XXXII.
And so these mines, and fields, and forests, remain to the present day, unsurveyed, unexplored and unknown, save to a few wanderers of science.
In Northern Alabama, where the terminating slopes of this upheaval of rocks disappear beneath the level of the vast cotton fields, which number their acres by the million, there appear enormous deposits of iron ore, of extraordinary richness and depth, lying in juxtaposition with corresponding beds of limestones and coal.
Here is alone sufficient material for the iron fingers and forges and the steam power to fabricate the vegetable growths, the harvests of the vast and fertile plains of the entire South, and to build up with enduring form those great and thriving cities which are seen in the dim vista of the future of the Mississippi Valley, with its hundred millions of people. These elevations, when denuded of their immense primeval forests of pine and oak, will be covered with constant verdure, affording sure sustenance to numberless flocks and herds of kine, which will require less care than the cattle of the plains of Texas or the pampas of Peru, since Nature, with her caverns and narrow valleys, will afford shelter from the destructive storms of winter and the chilling blasts of spring.

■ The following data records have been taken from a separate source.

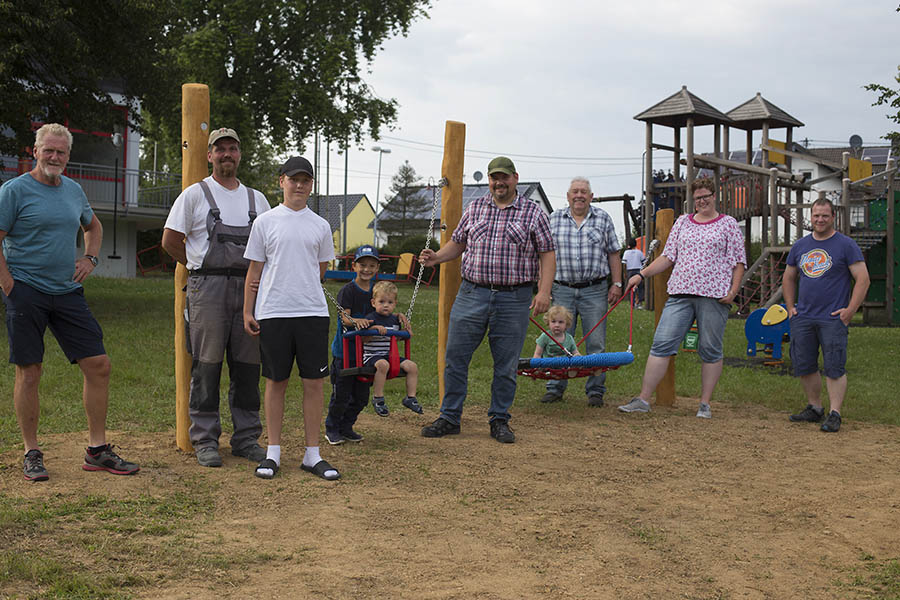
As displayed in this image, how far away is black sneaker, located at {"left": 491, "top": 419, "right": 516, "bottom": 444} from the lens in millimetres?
6754

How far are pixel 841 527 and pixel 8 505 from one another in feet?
13.7

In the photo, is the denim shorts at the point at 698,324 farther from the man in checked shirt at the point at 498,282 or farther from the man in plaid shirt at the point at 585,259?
the man in checked shirt at the point at 498,282

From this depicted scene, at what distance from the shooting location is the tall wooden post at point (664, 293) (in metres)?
8.71

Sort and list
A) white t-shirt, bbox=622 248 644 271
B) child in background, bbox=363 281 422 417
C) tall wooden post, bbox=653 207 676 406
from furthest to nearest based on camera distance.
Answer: white t-shirt, bbox=622 248 644 271 → tall wooden post, bbox=653 207 676 406 → child in background, bbox=363 281 422 417

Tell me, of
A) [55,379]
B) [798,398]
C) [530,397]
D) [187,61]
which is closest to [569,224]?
[530,397]

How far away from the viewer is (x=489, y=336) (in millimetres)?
6848

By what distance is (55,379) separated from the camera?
9.01 metres

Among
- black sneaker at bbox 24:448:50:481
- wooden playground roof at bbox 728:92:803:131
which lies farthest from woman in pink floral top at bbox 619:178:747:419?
wooden playground roof at bbox 728:92:803:131

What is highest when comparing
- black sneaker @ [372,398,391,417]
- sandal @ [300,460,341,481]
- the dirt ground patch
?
black sneaker @ [372,398,391,417]

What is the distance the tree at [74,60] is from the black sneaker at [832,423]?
12666 mm

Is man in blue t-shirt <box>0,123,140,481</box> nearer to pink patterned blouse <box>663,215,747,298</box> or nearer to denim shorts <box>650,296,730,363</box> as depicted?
denim shorts <box>650,296,730,363</box>

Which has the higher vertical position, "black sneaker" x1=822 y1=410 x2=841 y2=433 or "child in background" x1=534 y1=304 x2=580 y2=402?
"child in background" x1=534 y1=304 x2=580 y2=402

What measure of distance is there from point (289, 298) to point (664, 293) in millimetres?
4839

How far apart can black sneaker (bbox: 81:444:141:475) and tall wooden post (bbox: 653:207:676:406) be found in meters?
5.07
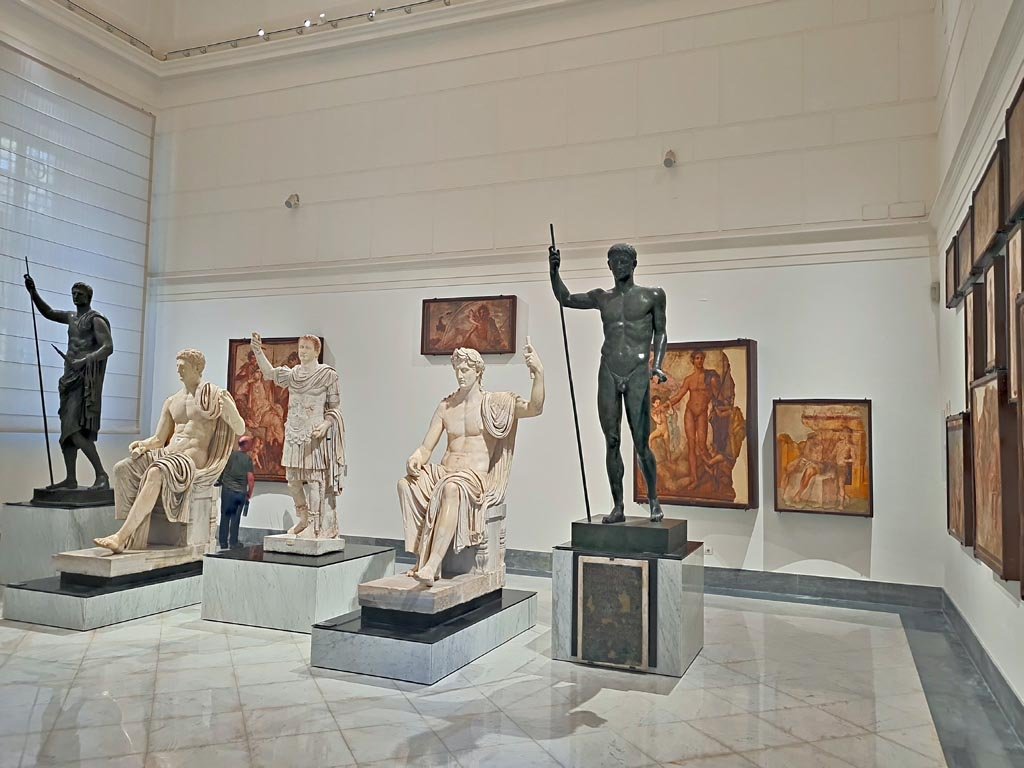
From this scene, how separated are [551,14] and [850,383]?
610cm

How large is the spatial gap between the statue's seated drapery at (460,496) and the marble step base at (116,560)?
2.79 metres

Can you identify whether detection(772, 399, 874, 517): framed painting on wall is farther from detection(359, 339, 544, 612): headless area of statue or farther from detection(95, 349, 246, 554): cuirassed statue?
detection(95, 349, 246, 554): cuirassed statue

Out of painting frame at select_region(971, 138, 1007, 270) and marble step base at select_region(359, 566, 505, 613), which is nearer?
painting frame at select_region(971, 138, 1007, 270)

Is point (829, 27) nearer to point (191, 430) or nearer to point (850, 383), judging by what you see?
point (850, 383)

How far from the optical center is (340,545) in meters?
7.63

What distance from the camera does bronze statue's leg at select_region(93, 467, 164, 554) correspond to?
732 centimetres

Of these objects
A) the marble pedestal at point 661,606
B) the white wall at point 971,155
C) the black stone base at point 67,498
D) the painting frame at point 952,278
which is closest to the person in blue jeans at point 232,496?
the black stone base at point 67,498

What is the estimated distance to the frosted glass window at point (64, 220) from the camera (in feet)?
33.6

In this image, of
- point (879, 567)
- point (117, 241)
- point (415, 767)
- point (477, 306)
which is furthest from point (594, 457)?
point (117, 241)

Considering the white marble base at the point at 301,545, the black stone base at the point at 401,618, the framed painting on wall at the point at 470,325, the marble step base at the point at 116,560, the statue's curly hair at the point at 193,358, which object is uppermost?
the framed painting on wall at the point at 470,325

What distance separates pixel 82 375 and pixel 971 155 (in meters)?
9.05

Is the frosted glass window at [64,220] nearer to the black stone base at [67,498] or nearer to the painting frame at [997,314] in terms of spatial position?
the black stone base at [67,498]

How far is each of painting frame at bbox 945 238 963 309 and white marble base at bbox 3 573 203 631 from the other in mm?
7716

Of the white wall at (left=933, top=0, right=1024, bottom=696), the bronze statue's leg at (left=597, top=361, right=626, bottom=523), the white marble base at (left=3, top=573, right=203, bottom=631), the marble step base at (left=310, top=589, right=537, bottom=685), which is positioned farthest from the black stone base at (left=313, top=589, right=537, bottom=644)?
the white wall at (left=933, top=0, right=1024, bottom=696)
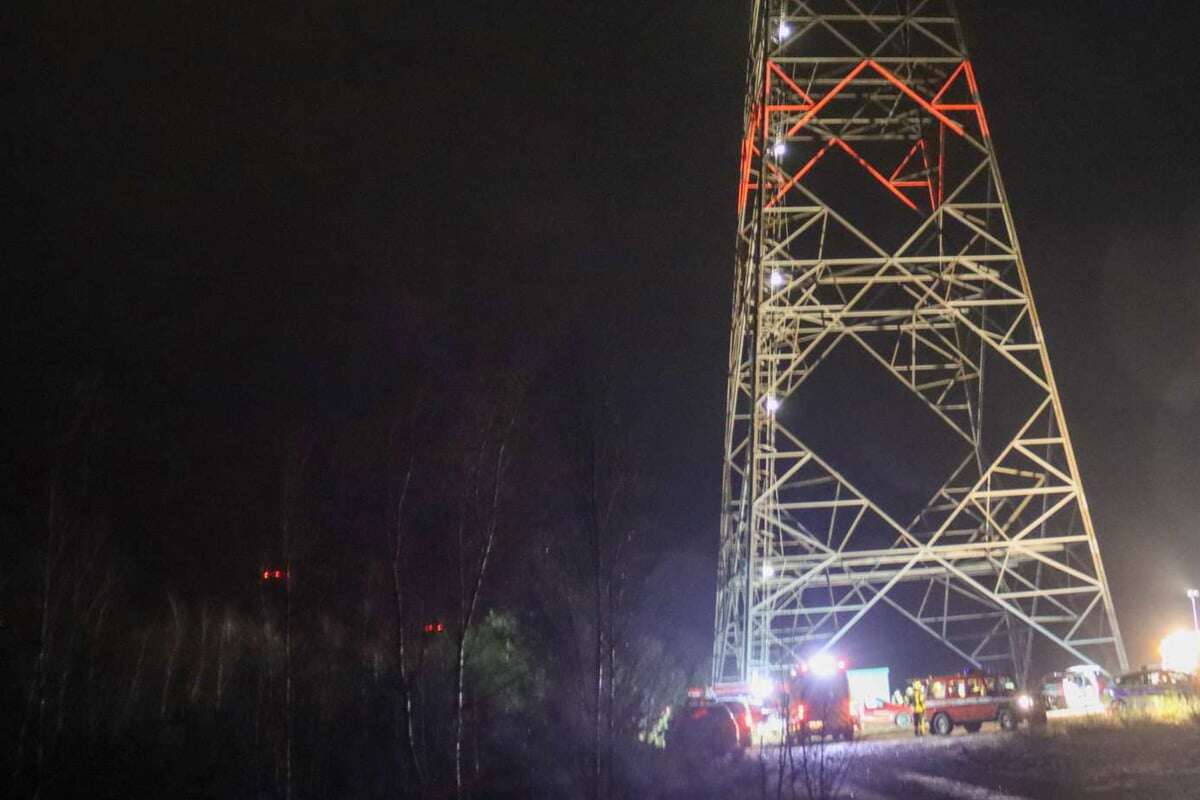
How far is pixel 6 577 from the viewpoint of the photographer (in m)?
16.5

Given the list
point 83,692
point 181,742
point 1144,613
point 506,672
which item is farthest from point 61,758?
point 1144,613

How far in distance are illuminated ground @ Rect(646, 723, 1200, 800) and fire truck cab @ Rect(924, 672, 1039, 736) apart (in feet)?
16.4

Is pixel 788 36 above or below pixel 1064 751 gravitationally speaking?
above

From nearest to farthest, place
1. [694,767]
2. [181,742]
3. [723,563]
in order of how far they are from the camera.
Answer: [694,767] < [181,742] < [723,563]

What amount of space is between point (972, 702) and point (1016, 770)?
10.2m

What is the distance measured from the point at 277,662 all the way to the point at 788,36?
16509 mm

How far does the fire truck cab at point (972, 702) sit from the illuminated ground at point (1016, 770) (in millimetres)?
4999

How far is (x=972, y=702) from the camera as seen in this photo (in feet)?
85.5

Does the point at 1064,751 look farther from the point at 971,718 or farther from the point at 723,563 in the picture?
the point at 723,563

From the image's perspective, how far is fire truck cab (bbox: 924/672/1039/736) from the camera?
25.7 m

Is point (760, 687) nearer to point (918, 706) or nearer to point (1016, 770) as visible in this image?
point (918, 706)

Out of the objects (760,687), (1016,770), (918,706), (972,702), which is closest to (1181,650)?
(972,702)

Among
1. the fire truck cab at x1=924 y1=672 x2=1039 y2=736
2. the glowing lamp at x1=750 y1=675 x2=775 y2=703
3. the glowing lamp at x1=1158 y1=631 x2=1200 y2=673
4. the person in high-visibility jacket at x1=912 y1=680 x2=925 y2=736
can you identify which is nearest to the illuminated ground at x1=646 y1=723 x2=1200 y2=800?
the glowing lamp at x1=750 y1=675 x2=775 y2=703

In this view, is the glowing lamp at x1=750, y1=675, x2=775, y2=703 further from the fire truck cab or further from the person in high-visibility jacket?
the fire truck cab
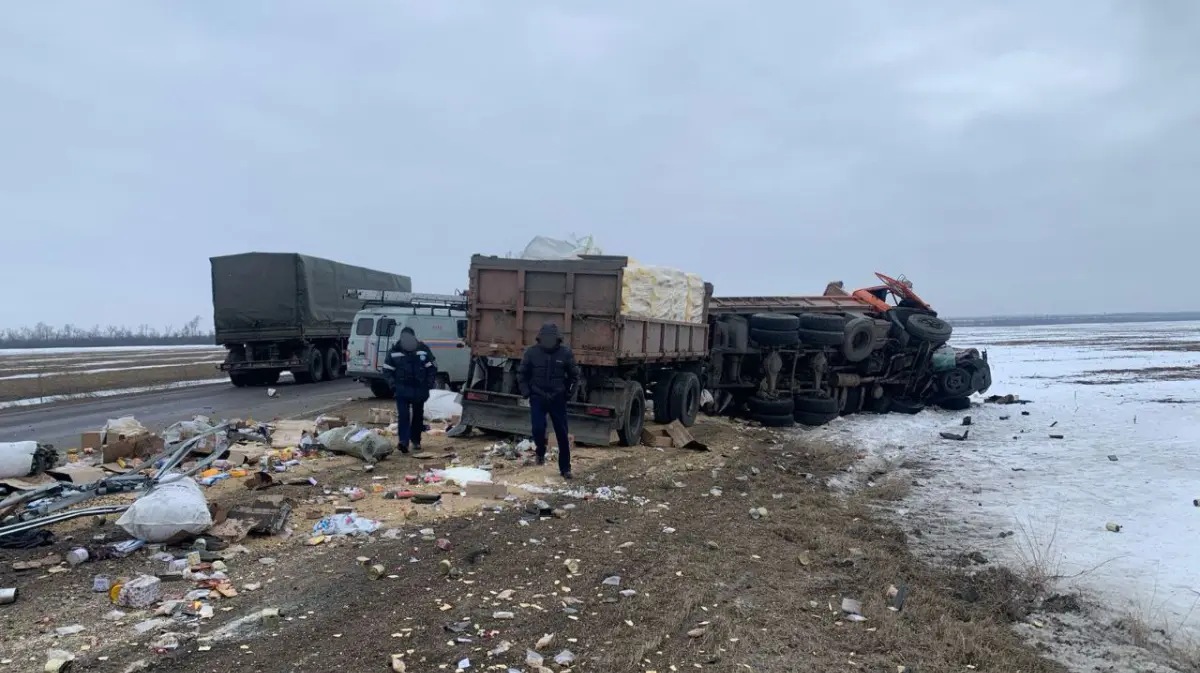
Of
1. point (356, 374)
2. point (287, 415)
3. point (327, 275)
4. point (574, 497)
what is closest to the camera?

Between the two great spurs of the divided mountain range which encompass the head-waters and tributaries of the Tennessee, appears the garden spot of the Republic: the soils, enriched by the decomposition of the blue limestones, are here of great strength and endurance; the innumerable streams are of sufficient force and volume to satisfy the wants of industry and mechanics, whilst the lofty mountains, which rise to the height of seven thousand feet above the ocean, with their broad and impressive shadows, temper the atmospheres, so that the body can labor and the mind expand.
To the natural beauties of the landscape art has yet added nothing: from the teeming harvests of the valleys, from the massive ledges of minerals, man has yet detracted nothing.
Nature here is almost inexhaustible.
No wonder that the dying Indian returns to the region of the Hiwassee to end his days on earth, impelled by an irresistible desire to behold once more the wonders and beauties of natural scenery, which are preserved among the fading traditions of the tribes that have been banished to the far off western frontiers.